▶ _TASK REQUIREMENTS_
Only one part of the listing is needed: the lines from the one with "Beautiful Wave featuring" through the last line, copied exactly and free of pictures.

▶ _RECORDS TO PROCESS_
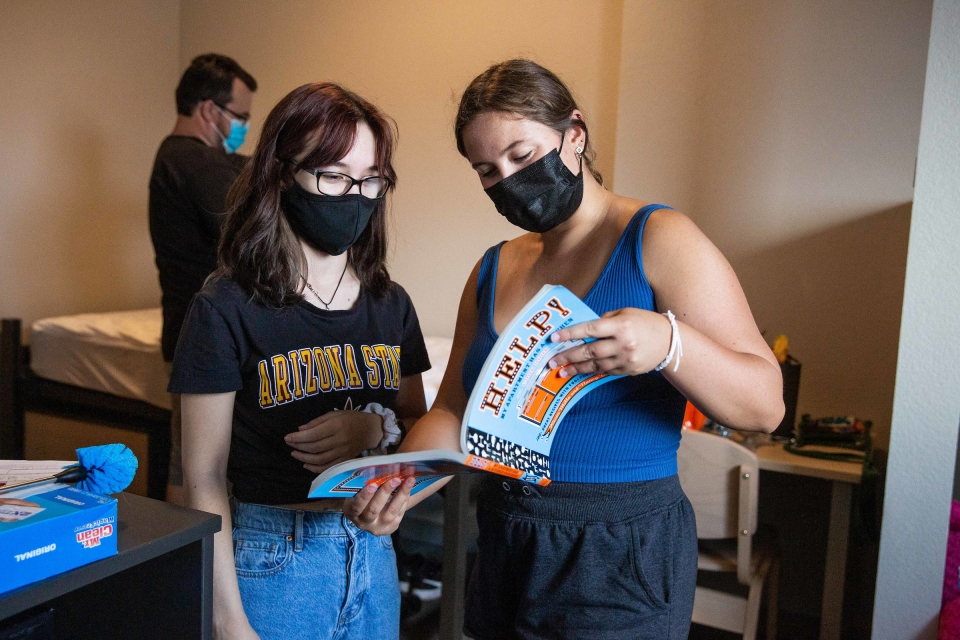 two students looking at cookbook
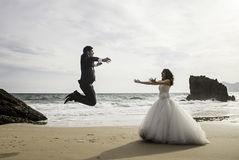 Marriage jumping beach. Marriage bridal dresses beach couple in love stock photos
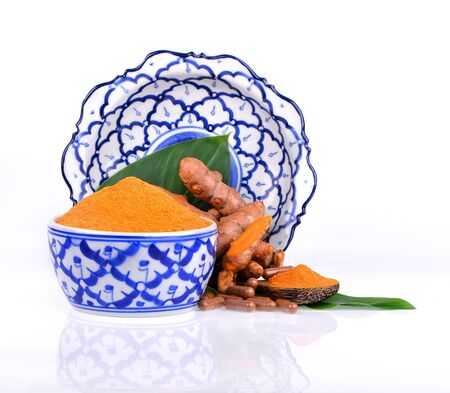 Turmeric powder in a Thai pattern ceramic cup and in a wooden spoon complete with turmeric roots and leaves.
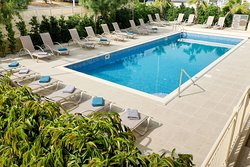 Outdoor swimming pool with sun loungers, beach chairs and sun umbrellas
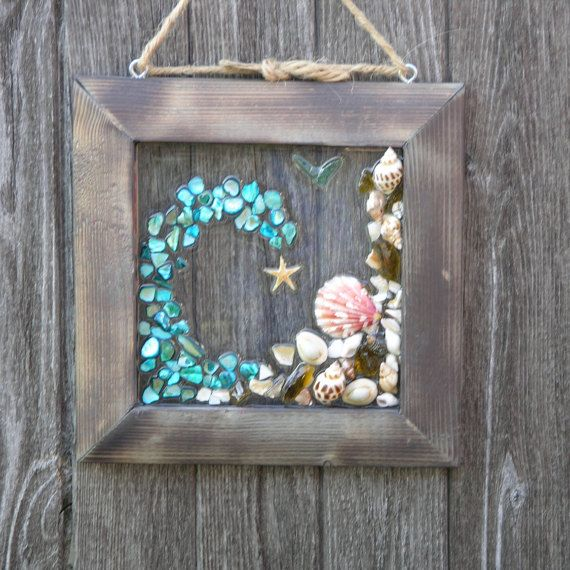 Beautiful Wave featuring turquoise mosaic & sea shells. 8 X 8 handmade rustic frame. Make an awesome gift! Looks great as a wall hanging, sun catcher or simply displayed on an easel.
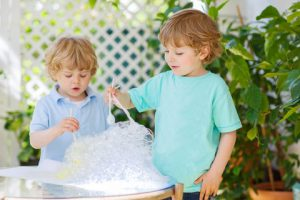 two boys with bubbles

▶ _ANSWER_
 Beautiful Wave featuring turquoise mosaic & sea shells. 8 X 8 handmade rustic frame. Make an awesome gift! Looks great as a wall hanging, sun catcher or simply displayed on an easel.
 two boys with bubbles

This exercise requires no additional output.